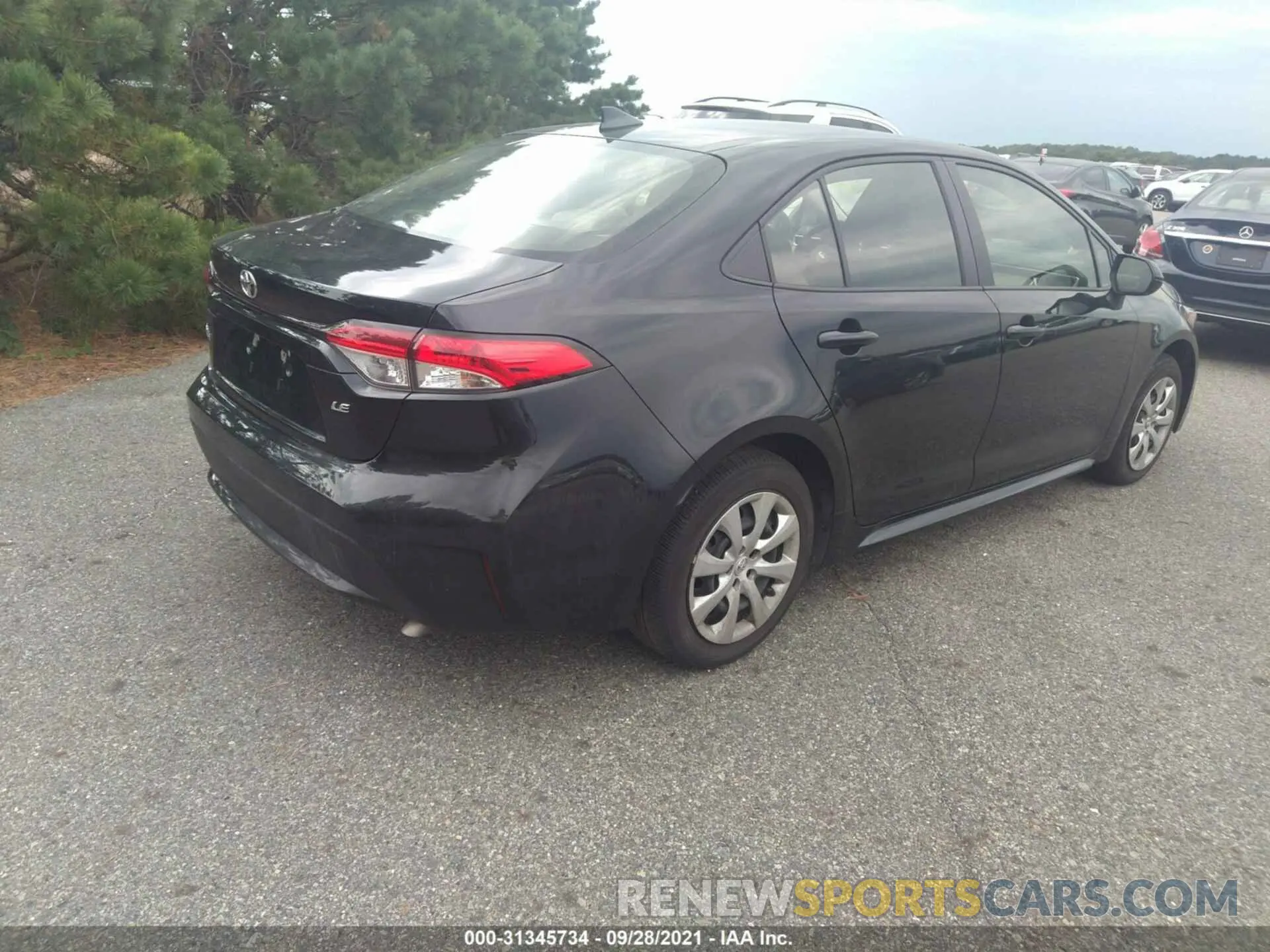 4 fotografías del automóvil dañado JTDEPMAEXMJ136140 TOYOTA COROLLA 2021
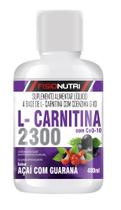 L-carnitina 2,300mg com Coenzima Q-10 480ml - Fisionutri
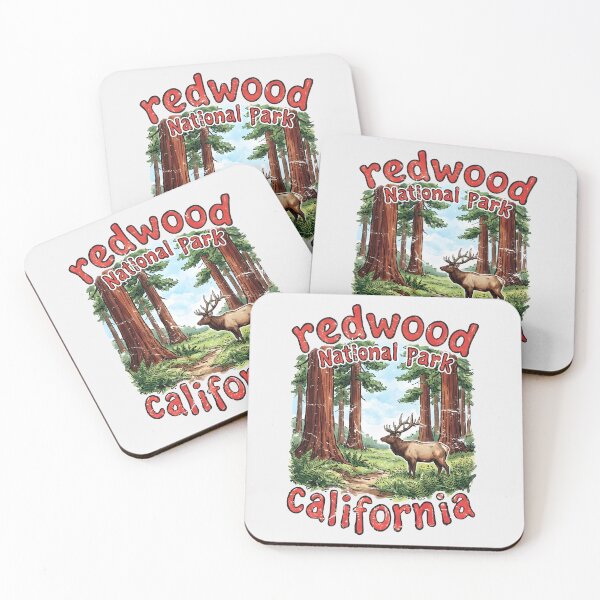 Item preview, Redwood National Park California Cute Wildlife Landscape  designed and sold by HowToCanadian.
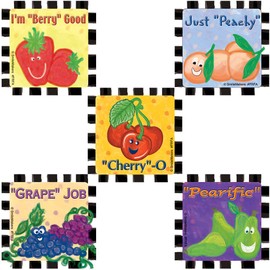 Fruit Faces Scratch N Sniff Stickers 75-pak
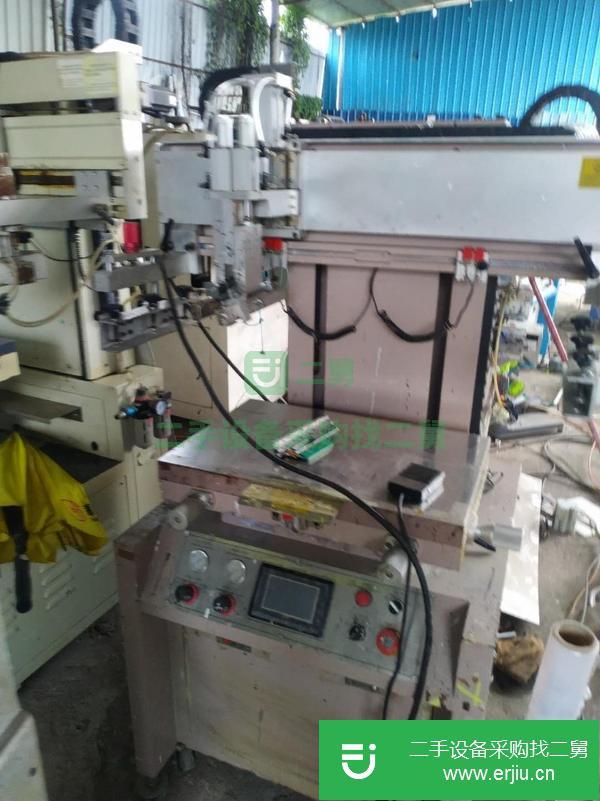 廣東出售二手單伺服半自動絲印機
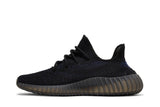 Vista lateral do Yeezy Yeezy Boost 350 V2 Dazzling Blue mostrando design do cabedal e logo da marca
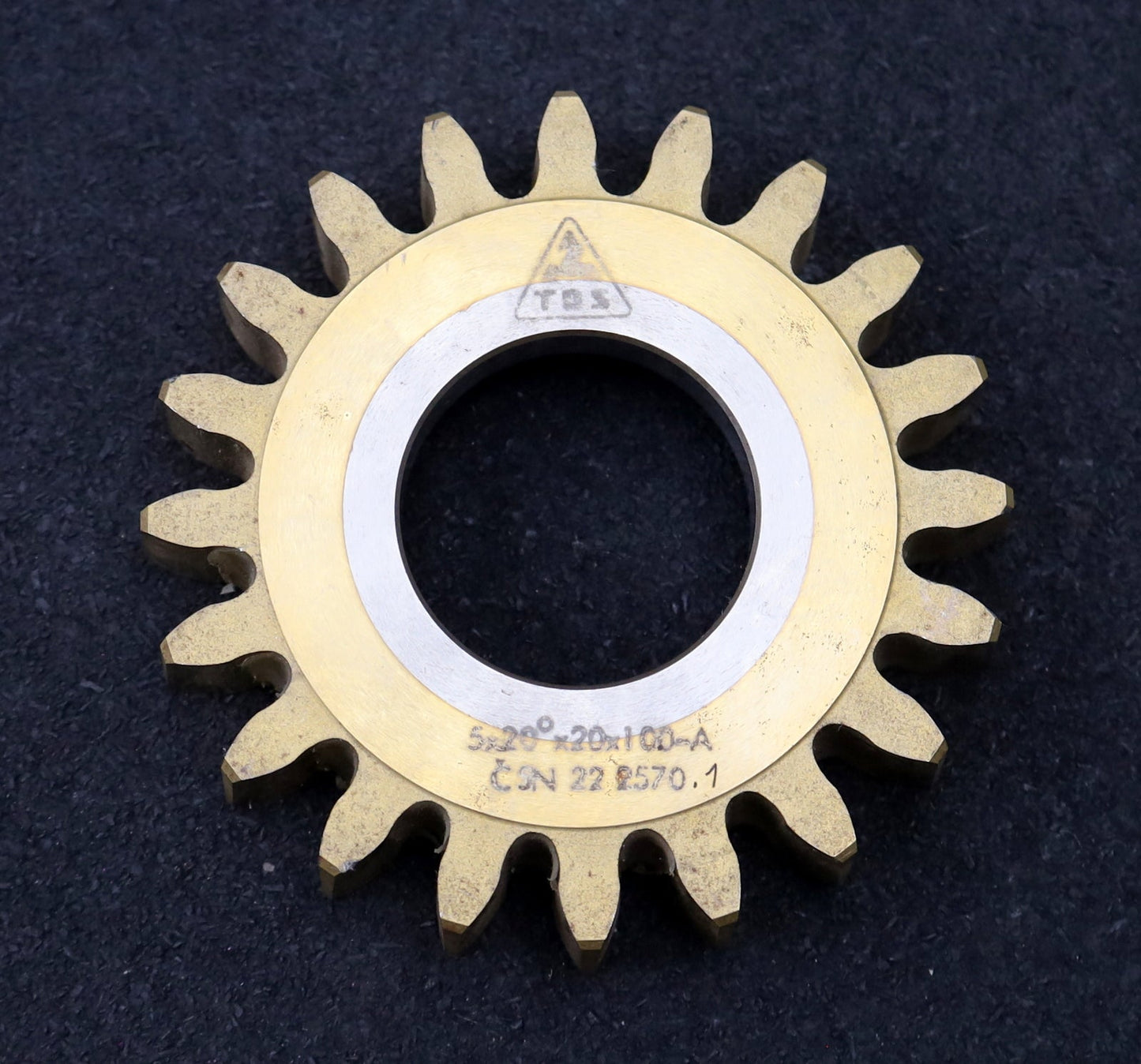 Bild des Artikels TOS-Scheibenschneidrad-gear-shaper-m=-5mm-EGW-20°-Z=-20-Ø114x24xØ1-3/4"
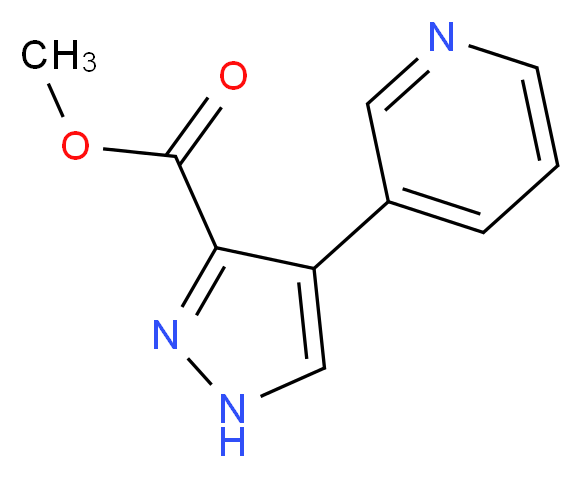 Methyl 4-(pyridin-3-yl)-1H-pyrazole-3-carboxylate_分子结构_CAS_117784-21-1)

########################################

TASK PROMPT
Render the material above as a Markdown table with two columns, Row and Line, giving each line its own numbered row and skipping any blank lines. Leave the pictures out of the answer.

OUTPUT BELOW
| Row | Line |
|---|---|
| 1 |  4 fotografías del automóvil dañado JTDEPMAEXMJ136140 TOYOTA COROLLA 2021 |
| 2 |  L-carnitina 2,300mg com Coenzima Q-10 480ml - Fisionutri |
| 3 |  Item preview, Redwood National Park California Cute Wildlife Landscape  designed and sold by HowToCanadian. |
| 4 |  Fruit Faces Scratch N Sniff Stickers 75-pak |
| 5 |  廣東出售二手單伺服半自動絲印機 |
| 6 |  Vista lateral do Yeezy Yeezy Boost 350 V2 Dazzling Blue mostrando design do cabedal e logo da marca |
| 7 |  Bild des Artikels TOS-Scheibenschneidrad-gear-shaper-m=-5mm-EGW-20°-Z=-20-Ø114x24xØ1-3/4" |
| 8 |  Methyl 4-(pyridin-3-yl)-1H-pyrazole-3-carboxylate_分子结构_CAS_117784-21-1) |